A Lei não aponta uma regra matemática para a aplicação do valor do dano. O critério fica por conta do juiz. O que está firmado é que a reparação não apaga o sofrimento da vítima, apenas ameniza, na medida em que o fato tenha reconhecimento judicial, servindo de resposta ao seu desalento. Já em relação ao ofensor, serve como freio para impedir que a conduta se repita.

Os fatos

No dia 17 de fevereiro de 1999, uma quarta-feira de Cinzas, os quatro policiais teriam espancado e matado três adolescentes (Thiago Passos Ferreira, Anderson Pereira dos Santos e Paulo Roberto da Silva) na Baixada Santista. Os adolescentes haviam ido brincar o Carnaval em São Vicente.

Era quase manhã quando deixaram o local e foram à praia do Itararé. No local se envolveram numa briga com outros dois rapazes, que chamaram a polícia. Quatro policiais do Regimento de Cavalaria 9 de Julho, que foi deslocado para a Baixada Santista no Carnaval, espancaram os adolescentes, levaram-nos a um manguezal e os mataram com tiros na cabeça. As famílias das vítimas só encontraram os corpos depois de 16 dias.

Os PM foram expulsos da corporação e já começaram a ser julgados. O Ministério Público sustentou a tese de que os ex-policiais executaram os rapazes porque estavam cientes de que abusaram do uso da força. Decidiram matar os adolescentes para sumir com as evidências com o objetivo de ficar impunes. O manguezal teria sido escolhido para ocultar os corpos por ser um local de difícil acesso e por ser um ambiente que facilitaria a decomposição dos corpos.

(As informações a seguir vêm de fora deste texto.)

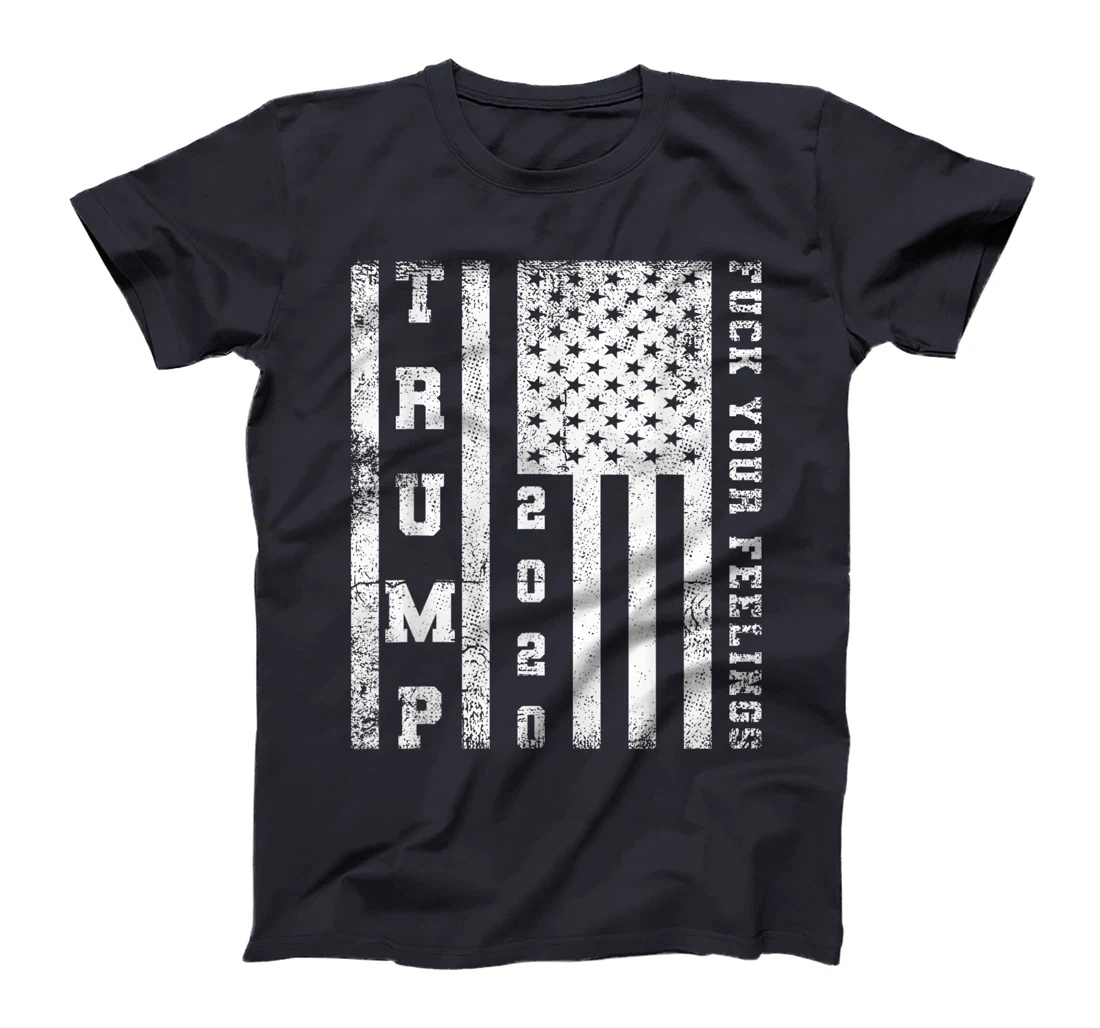 Fuck Your Feelings Donald Trump T-Shirt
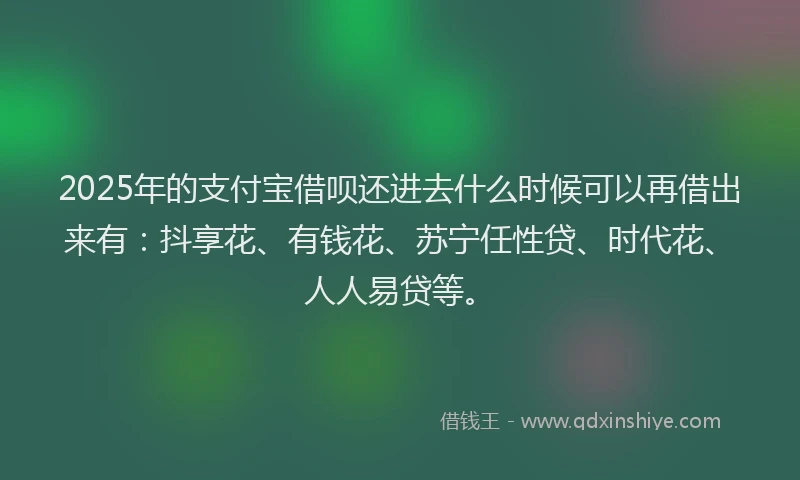 2025年的支付宝借呗还进去什么时候可以再借出来有：抖享花、有钱花、苏宁任性贷、时代花、人人易贷等。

Os quatro respondem pelos crimes de homicídio triplamente qualificado, ocultação de cadáver, espancamento e abuso de autoridade.O primeiro a ser julgado foi Edvaldo Rubens de Assis condenado a 49 anos. O segundo foi o ex-soldado Marcelo de Oliveira Christov, que pegou 56 anos de reclusão. O ex-segundo-tenente Alessandro Rodrigues de Oliveira ainda vai a Júri e o último a enfrentar o tribunal será o ex-PM Humberto da Conceição.

Edvaldo foi o único que confessou ter feito os disparos. Humberto e Edvaldo teriam ocultado os corpos dos adolescentes. Já Alessandro e Marcelo alegaram nos depoimentos que apenas espancaram os garotos e os colocaram no camburão que os levou ao local da execução.

Os réus já haviam ido a Júri popular e condenados em 2001, mas em 2004 uma decisão do TJ determinou a realização de novo julgamento.